Release Date : 2009-06-05
Small Divisor Problem In The Theory Of Three Dimensional Water Gravity Waves written by Grard Iooss and has been published by American Mathematical Soc. this book supported file pdf, txt, epub, kindle and other format this book has been release on 2009-06-05 with Science categories.
The authors consider doubly-periodic travelling waves at the surface of an infinitely deep perfect fluid, only subjected to gravity $g$ and resulting from the nonlinear interaction of two simply periodic travelling waves making an angle $2\theta$ between them. Denoting by $\mu =gL/c^{2}$ the dimensionless bifurcation parameter ( $L$ is the wave length along the direction of the travelling wave and $c$ is the velocity of the wave), bifurcation occurs for $\mu = \cos \theta$. For non-resonant cases, we first give a large family of formal three-dimensional gravity travelling waves, in the form of an expansion in powers of the amplitudes of two basic travelling waves. ``Diamond waves'' are a particular case of such waves, when they are symmetric with respect to the direction of propagation. The main object of the paper is the proof of existence of such symmetric waves having the above mentioned asymptotic expansion. Due to the occurence of small divisors, the main difficulty is the inversion of the linearized operator at a non trivial point, for applying the Nash Moser theorem. This operator is the sum of a second order differentiation along a certain direction, and an integro-differential operator of first order, both depending periodically of coordinates. It is shown that for almost all angles $\theta$, the 3-dimensional travelling waves bifurcate for a set of ``good'' values of the bifurcation parameter having asymptotically a full measure near the bifurcation curve in the parameter plane $(\theta,\mu ).$
Twisted Pseudodifferential Calculus And Application To The Quantum Evolution Of Molecules
DOWNLOAD
Author : Andr Martinez
language : en
Publisher: American Mathematical Soc.
Release Date : 2009-06-05
Twisted Pseudodifferential Calculus And Application To The Quantum Evolution Of Molecules written by Andr Martinez and has been published by American Mathematical Soc. this book supported file pdf, txt, epub, kindle and other format this book has been release on 2009-06-05 with Mathematics categories.

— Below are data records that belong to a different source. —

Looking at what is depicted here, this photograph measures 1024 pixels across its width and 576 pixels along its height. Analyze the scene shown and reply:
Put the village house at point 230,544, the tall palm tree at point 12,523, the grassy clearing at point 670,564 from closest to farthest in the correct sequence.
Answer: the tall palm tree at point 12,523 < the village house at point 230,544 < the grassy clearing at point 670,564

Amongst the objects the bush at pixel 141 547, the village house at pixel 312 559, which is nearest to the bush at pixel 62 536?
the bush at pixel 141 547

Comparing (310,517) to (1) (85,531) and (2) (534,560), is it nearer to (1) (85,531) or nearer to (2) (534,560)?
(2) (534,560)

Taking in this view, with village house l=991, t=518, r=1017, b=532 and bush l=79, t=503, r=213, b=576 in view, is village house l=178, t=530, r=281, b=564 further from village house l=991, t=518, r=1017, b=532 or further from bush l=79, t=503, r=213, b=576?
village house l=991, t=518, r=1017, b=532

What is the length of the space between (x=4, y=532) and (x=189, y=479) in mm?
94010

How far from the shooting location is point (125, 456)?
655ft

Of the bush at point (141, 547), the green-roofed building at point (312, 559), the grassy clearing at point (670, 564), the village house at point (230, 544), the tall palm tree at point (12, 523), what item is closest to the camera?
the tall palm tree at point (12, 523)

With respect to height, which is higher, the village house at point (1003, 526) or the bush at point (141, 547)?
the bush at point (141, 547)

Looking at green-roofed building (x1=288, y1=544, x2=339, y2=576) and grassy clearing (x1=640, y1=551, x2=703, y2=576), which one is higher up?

The authors construct an abstract pseudodifferential calculus with operator-valued symbol, suitable for the treatment of Coulomb-type interactions, and they apply it to the study of the quantum evolution of molecules in the Born-Oppenheimer approximation, in the case of the electronic Hamiltonian admitting a local gap in its spectrum. In particular, they show that the molecular evolution can be reduced to the one of a system of smooth semiclassical operators, the symbol of which can be computed explicitely. In addition, they study the propagation of certain wave packets up to long time values of Ehrenfest order.